A quick re-upgrade to the tip revision package makes it work again as expected (so it appears it's not corrupting manifest files by accident). As I'm running a layered solution (a bash script calling duply which calls duplicity which is using this library) I'm not getting a classic stack trace to know which actual line of code is causing the problem - one of the layers is eating that output and sanitizing the error on us, I'll need to find time later to go down this rabbit hole.
Comment by loqs (loqs) - Tuesday, 28 January 2020, 00:50 GMT
There are four merge requests after d4761521a296dd85e0cf06925afcfabd1c3d03aa which look to contain all the commits up to head
Can you change the commit in the PKGBUILD to the values below and find the first one that works
Comment by Troy Engel (TE) - Wednesday, 29 January 2020, 00:13 GMT
The first commit 9e1cd3bd76e738d80630f1bd9160fd87c8eab865 worked, I didn't even need to go any further. :) Using this one, the errors are gone and no death pause -backups/logs look normal.
Comment by Troy Engel (TE) - Sunday, 23 February 2020, 14:53 GMT
Minor update and alternate solution - the above commit ID has been working OK for about a month now.

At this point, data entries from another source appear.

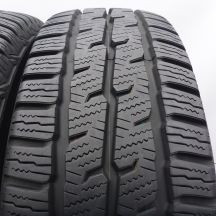2. Opony 215/70 R15C 4x TOYO 109/107S Observe Van Zimowe 2019 9,2-10,2mm 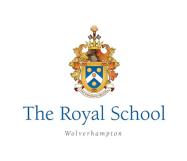 Shop for The Royal School Wolverhampton Schoolwear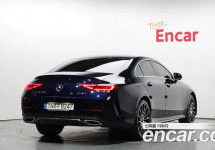 Mercedes-Benz Cls-Class 
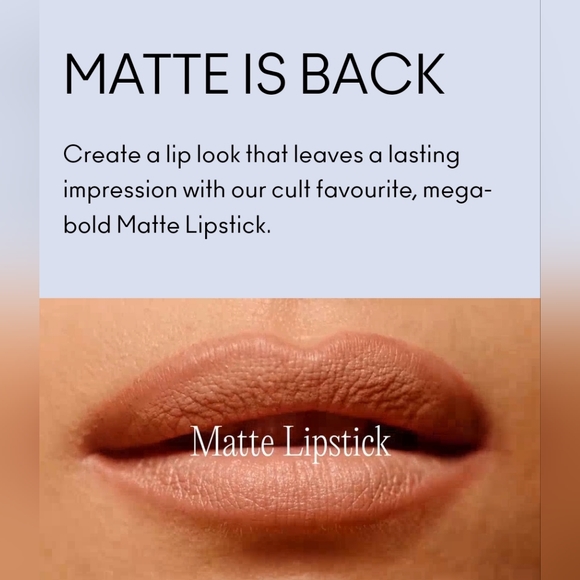 Fleur d'Coral | Matte Lipstick | Mac Cosmetics | Brand New in Box | Authentic - Picture 3 of 16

Upstream duplicity hasn't seen any movement in this area (boto3+gs://) and the moving target aspect of Boto(3)+GCloud supportability made me uneasy, so I've switch my backend to rclone:// and am (successfully) testing it with duplicity/duply. I simply added the same remote bucket as boto was already using and updated my duplicity/duply config from "gs://bucket" to "rclone://remote:bucket". Other than specifying the name of my remote project when prompted, I accepted all defaults during `rclone config` setup: https://rclone.org/googlecloudstorage/
Comment by Felix Yan (felixonmars) - Saturday, 07 March 2020, 21:10 GMT
Sorry for leaving it open for so long. Since upstream looks quite inactive and the request to make a new release was unanswered for ~2 months, I'm going to bump boto now. Thanks for all the efforts to fix this!